En ese sentido, insistió en que las comunidades deben apropiarse de sus espacios y dinámicas, promoviendo la escucha y el bien común por encima de los intereses individuales.
También afirmó que la reconciliación comunitaria requiere reconocer los hechos que causaron daño y abrir procesos de diálogo orientados a erradicar la violencia y alcanzar acuerdos mínimos de convivencia.
“Si yo abandono completamente ese espacio de diálogo e interlocución de ideas, entonces me estoy dejando llevar por un estereotipo o prejuicio y estoy minando cualquier posibilidad de reconciliación”, sostuvo.
Sin reconciliación comunitaria no se puede hablar de democracia
El jesuita aseguró que la reconciliación comunitaria es un camino largo, pero indispensable para fortalecer la democracia en el país.
“No podemos hablar de democracia en el país si en nuestras estructuras más cercanas no la practicamos”, sostuvo.
Asimismo, destacó el papel de los jueces de paz como una figura de arbitraje en el ámbito comunitario ya que, aunque forman parte del sistema judicial, su función es escuchar a las partes y buscar soluciones mediante mecanismos de justicia restaurativa, con el objetivo de minimizar los daños, reparar a las personas afectadas y velar por el bienestar de la comunidad.

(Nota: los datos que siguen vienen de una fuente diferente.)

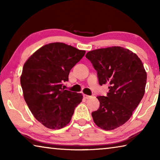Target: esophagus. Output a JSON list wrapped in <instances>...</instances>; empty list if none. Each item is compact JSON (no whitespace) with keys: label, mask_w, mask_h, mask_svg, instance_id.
Wrapping results in <instances>:
<instances>
[{"label":"esophagus","mask_w":160,"mask_h":160,"mask_svg":"<svg viewBox=\"0 0 160 160\" xmlns=\"http://www.w3.org/2000/svg\"><path fill=\"white\" fill-rule=\"evenodd\" d=\"M83 97H84V98H85V99H90V97H91V96L87 95V94H84V95H83Z\"/></svg>","instance_id":"34e87169"}]
</instances>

El integrante del Centro Gumilla agregó que las comunidades deben procurar que las necesidades de las personas no se conviertan en factores que alimenten la violencia y consideró necesario alcanzar acuerdos básicos que permitan garantizar la paz y la convivencia.
Enfatizó que la reconciliación solo es posible cuando existe un compromiso común de impedir que las diferencias o conflictos vuelvan a traducirse en agresiones o violencia.